Even 36 years later, the bloody repression continues to serve as a “stark reminder of the sheer evil and cowardice” of the CCP and its inability to squash the aspirations of the Chinese people, according to the resolution.
It also highlights the regime’s ongoing abuses, such as the state-sanctioned practice of killing prisoners of conscience for organs, most notably Falun Gong practitioners.
Falun Gong, also known as Falun Dafa, is a spiritual discipline based on the principles of truthfulness, compassion, and tolerance. First introduced to the public in China in 1992, the practice quickly spread by word of mouth to reach an estimated 70 million to 100 million practitioners by 1999.
The CCP, fearing that Falun Gong’s popularity threatened the regime’s power, began a brutal campaign to eradicate the practice, on July 20, 1999. Since then, many have suffered arbitrary detention, forced labor, torture, and death.

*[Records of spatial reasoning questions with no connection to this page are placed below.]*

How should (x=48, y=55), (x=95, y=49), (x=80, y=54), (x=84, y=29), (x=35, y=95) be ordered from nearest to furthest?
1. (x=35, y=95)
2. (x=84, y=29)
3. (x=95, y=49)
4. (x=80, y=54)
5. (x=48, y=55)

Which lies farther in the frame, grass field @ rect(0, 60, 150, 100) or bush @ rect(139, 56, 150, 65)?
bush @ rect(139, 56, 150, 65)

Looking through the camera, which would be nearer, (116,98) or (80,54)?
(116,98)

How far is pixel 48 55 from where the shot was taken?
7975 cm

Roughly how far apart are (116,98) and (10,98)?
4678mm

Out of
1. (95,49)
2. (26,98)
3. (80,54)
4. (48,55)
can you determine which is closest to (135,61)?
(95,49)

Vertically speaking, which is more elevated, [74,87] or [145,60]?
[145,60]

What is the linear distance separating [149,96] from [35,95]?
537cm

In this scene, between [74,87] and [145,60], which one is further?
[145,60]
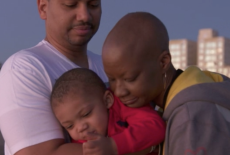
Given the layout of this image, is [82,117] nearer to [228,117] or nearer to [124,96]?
[124,96]

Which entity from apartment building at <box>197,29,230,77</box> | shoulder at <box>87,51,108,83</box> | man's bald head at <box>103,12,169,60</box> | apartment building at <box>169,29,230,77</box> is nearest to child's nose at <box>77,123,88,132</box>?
man's bald head at <box>103,12,169,60</box>

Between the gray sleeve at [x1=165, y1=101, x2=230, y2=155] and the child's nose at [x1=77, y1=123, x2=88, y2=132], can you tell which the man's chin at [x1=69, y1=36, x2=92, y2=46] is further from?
the gray sleeve at [x1=165, y1=101, x2=230, y2=155]

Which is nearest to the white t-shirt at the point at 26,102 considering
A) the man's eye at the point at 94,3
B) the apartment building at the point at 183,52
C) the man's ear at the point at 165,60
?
the man's eye at the point at 94,3

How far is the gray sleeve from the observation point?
186 centimetres

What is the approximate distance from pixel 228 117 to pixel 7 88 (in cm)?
124

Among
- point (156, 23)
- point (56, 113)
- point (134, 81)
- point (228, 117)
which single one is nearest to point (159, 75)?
point (134, 81)

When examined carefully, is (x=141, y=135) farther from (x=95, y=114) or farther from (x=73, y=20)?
(x=73, y=20)

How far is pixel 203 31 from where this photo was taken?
5003 cm

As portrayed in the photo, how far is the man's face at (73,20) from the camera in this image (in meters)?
2.80

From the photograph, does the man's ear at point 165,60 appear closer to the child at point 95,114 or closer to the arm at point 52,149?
the child at point 95,114

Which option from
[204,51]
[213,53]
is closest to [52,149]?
[213,53]

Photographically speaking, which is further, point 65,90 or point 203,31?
point 203,31

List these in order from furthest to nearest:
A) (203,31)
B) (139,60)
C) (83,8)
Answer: (203,31), (83,8), (139,60)

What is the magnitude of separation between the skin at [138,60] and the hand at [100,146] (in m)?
0.24
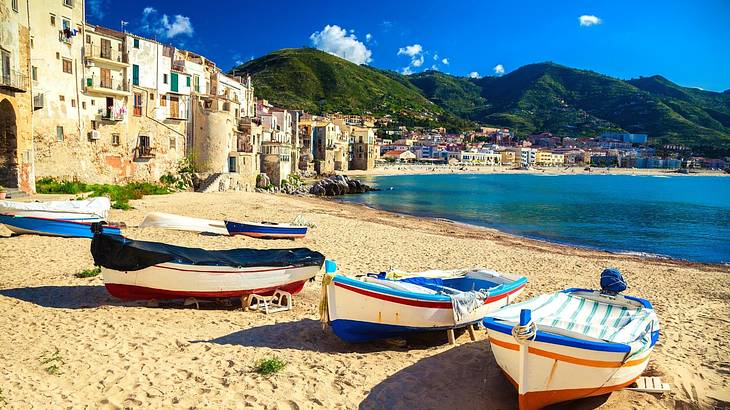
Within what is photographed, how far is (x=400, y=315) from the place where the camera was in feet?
27.7

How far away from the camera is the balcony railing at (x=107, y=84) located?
31188mm

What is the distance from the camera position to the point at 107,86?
107 ft

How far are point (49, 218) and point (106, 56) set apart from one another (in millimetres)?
21069

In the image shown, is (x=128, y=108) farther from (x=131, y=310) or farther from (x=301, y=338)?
(x=301, y=338)

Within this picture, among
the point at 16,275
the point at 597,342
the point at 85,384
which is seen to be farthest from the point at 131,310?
the point at 597,342

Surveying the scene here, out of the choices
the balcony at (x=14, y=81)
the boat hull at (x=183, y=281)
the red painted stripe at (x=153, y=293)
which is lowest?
the red painted stripe at (x=153, y=293)

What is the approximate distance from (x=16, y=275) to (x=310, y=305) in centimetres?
780

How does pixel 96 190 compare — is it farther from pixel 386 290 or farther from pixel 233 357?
pixel 386 290

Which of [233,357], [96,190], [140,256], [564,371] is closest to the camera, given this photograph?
[564,371]

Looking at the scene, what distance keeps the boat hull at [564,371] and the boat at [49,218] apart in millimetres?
16273

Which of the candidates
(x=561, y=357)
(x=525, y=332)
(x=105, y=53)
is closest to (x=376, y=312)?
(x=525, y=332)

On Wednesday, the Senate Foreign Relations Committee passed the Falun Gong and Victims of Forced Organ Harvesting Protection Act, which would sanction perpetrators of state-sponsored forced organ harvesting in China.
Falun Gong practitioners take part in a parade to celebrate World Falun Dafa Day and call for an end to the persecution in China, in New York City on May 10, 2024. Samira Bouaou/The Epoch Times
In the far-western region of Xinjiang, at least 1 million Uyghur and other Muslims minorities are believed to be held in a sprawling network of internment camps, according to the resolution. Both the Biden and the first Trump administrations determined that the CCP’s repression in Xinjiang constituted “genocide.”
In the nearby region of Tibet, the CCP has expanded a similar forced labor program targeting Tibetans and depriving them of their unique cultural identity, according to the resolution.
In Hong Kong, the CCP’s imposition of the national security law in 2020 has compromised basic freedoms and led to the imprisonment of pro-democracy activists, including former publisher Jimmy Lai, the resolution said.
In February, Hong Kong’s High Court sentenced 78-year-old Lai to 20 years in prison, the harshest penalty ever under the national security law.
U.S. President Donald Trump has said that he spoke directly with Xi about releasing Lai during his recent visit to Beijing, but that Xi called Lai’s case “a tougher one” for him.
Scott, in a June 16 statement, called for courage and action.
“The CCP, especially under Xi Jinping’s tyranny, has a particular brand of evil,” Scott said in a statement. “They seek to control the world, and in their mind, that means destroying anyone who stands in their way—whether it’s their own people or not.
“We cannot be afraid to stand up to our enemies and hold the line for the next generation of Americans.”